▶ [Supplied material]
|---|
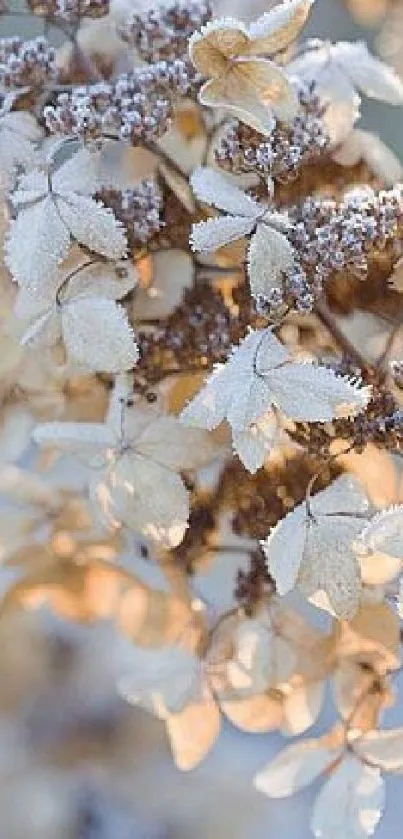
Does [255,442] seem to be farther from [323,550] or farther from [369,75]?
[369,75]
|---|
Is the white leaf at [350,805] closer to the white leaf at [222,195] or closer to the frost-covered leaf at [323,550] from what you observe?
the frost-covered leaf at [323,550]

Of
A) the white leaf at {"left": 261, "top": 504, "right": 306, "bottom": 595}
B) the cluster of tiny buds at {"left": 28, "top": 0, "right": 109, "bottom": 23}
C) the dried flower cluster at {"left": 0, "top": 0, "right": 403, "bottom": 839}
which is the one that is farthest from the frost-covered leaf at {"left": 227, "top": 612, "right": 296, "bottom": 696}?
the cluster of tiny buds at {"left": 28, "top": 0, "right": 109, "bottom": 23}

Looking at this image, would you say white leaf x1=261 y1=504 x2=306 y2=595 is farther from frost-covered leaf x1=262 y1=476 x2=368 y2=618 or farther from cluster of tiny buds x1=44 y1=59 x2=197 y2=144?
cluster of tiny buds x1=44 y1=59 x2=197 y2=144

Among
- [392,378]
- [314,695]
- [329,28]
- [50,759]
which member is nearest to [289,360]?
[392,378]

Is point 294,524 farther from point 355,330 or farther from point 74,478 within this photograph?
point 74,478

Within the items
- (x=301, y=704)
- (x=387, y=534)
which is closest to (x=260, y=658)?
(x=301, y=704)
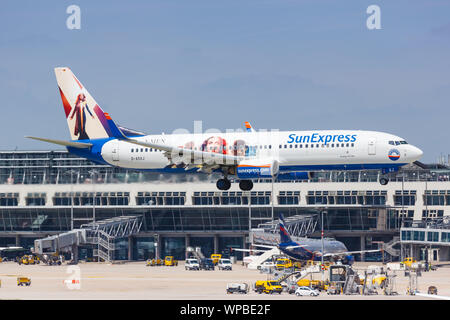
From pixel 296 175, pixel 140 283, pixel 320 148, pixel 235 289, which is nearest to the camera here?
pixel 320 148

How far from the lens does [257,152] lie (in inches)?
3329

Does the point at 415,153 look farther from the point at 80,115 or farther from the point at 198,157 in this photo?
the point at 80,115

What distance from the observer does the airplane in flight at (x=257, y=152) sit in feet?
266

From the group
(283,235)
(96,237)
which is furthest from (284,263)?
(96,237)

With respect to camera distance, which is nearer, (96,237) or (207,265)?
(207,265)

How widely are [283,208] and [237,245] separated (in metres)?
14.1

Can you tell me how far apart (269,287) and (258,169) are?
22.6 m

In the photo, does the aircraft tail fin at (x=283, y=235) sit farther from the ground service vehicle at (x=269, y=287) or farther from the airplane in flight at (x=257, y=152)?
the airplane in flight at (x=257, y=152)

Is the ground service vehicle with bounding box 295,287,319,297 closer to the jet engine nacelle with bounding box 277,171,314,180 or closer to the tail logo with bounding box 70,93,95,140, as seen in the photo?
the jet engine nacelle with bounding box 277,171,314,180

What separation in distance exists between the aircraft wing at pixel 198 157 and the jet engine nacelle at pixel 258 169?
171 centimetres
|---|
▶ [Task objective] Rewrite the part of the material that opens with the line containing "Does the point" and closes with the line containing "171 centimetres", putting "ground support vehicle" wherever "ground service vehicle" appears and keeping everything else the same.

▶ [Solution to the exercise]
Does the point at 415,153 look farther from the point at 80,115 or farther from the point at 198,157 in this photo?
the point at 80,115

What distance from the observer does the airplane in flight at (x=257, y=152) sit in feet?
266

From the group
(283,235)
(96,237)
which is furthest from (284,263)?
(96,237)

With respect to camera distance, which is nearer, (96,237) or (207,265)?
(207,265)

How widely are [283,208] and [237,245] separated (in metres)?
14.1

Can you tell me how far apart (269,287) and (258,169) are?
22.6 m

In the photo, does the aircraft tail fin at (x=283, y=235) sit farther from the ground support vehicle at (x=269, y=287) or farther from the airplane in flight at (x=257, y=152)?
the airplane in flight at (x=257, y=152)

Is the ground support vehicle with bounding box 295,287,319,297 closer to the jet engine nacelle with bounding box 277,171,314,180 or closer to the tail logo with bounding box 70,93,95,140, as seen in the photo?
the jet engine nacelle with bounding box 277,171,314,180

What separation in distance exists between the aircraft wing at pixel 198 157 and the jet engine nacelle at pixel 258 169?
171 centimetres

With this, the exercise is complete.